Tokenization’s Real Value Isn’t What You Think
Everyone’s celebrating 24/7 liquidity as the breakthrough benefit of tokenizing real-world assets. And yes, in a world where markets and news cycles never sleep, continuous trading access matters. But if you’re a retail investor cheering loudly right now, history suggests you should be careful what you wish for.

We’ve seen this movie before
I was working at Wellington Management Company when pre-market equity trading first emerged. The pitch was the same: more access, more flexibility, the ability to react in realtime for the individual investor. What actually happened? Professional trading desks with better information, faster systems, and deeper pockets systematically took advantage of the thin, early-hours markets. Retail traders paid the price.
Tokenized assets trading 24/7 will follow the same pattern in the early days. Limited liquidity plus institutional sophistication is a well-worn formula that ends badly for retail. This isn’t a reason to oppose tokenization. But let’s be honest about who benefits first; its the professional desks.
So why am I still excited about tokenization after 8 years in the digital assets industry?
The real value is self-custodied collateral
The genuinely transformative use case for tokenized assets isn’t when you can trade them; it’s what you can do with them when you’re not trading.
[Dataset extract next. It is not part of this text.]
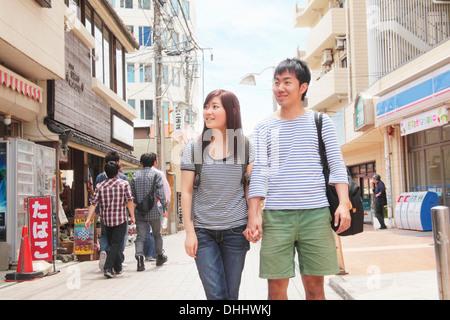 Young couple holding hands walking grâce à Kamakura, Japon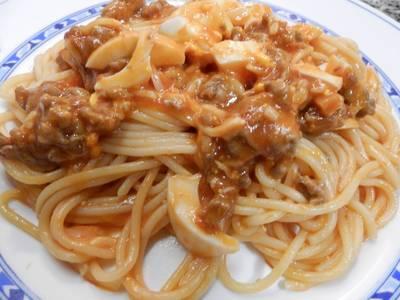 Spaguettis con huevos y carne picada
The world runs on leverage. Always has. Leverage allows professional risk managers to beat their peers and gather more assets. Leverage allows young families to purchase a home. Leverage exacerbates anything. And leverage requires collateral. Right now, posting collateral is slow, expensive, and limited to a narrow set of recognized assets. Tokenization changes that. Any asset (a slice of real estate, a private credit position, a commodities contract) can become collateral that moves instantly, programmatically, across any lending relationship. This is especially true of natively digital assets that already have liquidity (BTC, ETH, SOL, stables), or those that are less liquid but have trusted oracles for pricing.
Traditional lending, structured finance, volatile-market margin facilities, cross-border financing structures, etc. All of these become fundamentally more efficient when the collateral underlying them is tokenized. And beyond what we can model today, the use cases for programmable collateral that haven’t been invented yet are arguably the bigger opportunity. This is what keeps me going.
To Self-Custody, or Not To Self-Custody. That is the Question
Running alongside all of this is a debate that won’t be settled quickly: self-custody versus regulated, insured institutional custody.
Both have merit. Self-custody gives individuals and organizations direct control of their assets and adheres to the early cypherpunk worldview; no intermediary, no counterparty risk, no permission required. Institutional custody offers insurance, compliance infrastructure, and recourse when things go wrong. The right answer isn’t one or the other; it’s having the genuine ability to choose.
As the technology matures, that choice will become more accessible. We’ll see more individuals, companies, and autonomous agents holding tokenized assets directly. The friction that currently pushes most people toward custodied solutions will fall. When it does, the implications for how assets are held, moved, and used as collateral will be significant.
The bottom line
Tokenization is a real structural shift. The technology is in place, the regulations are catching up. But the benefits being marketed most loudly today are the least interesting ones. The durable value is in what happens when every asset can serve as programmable collateral, and when custody of those assets is genuinely a choice, not a constraint.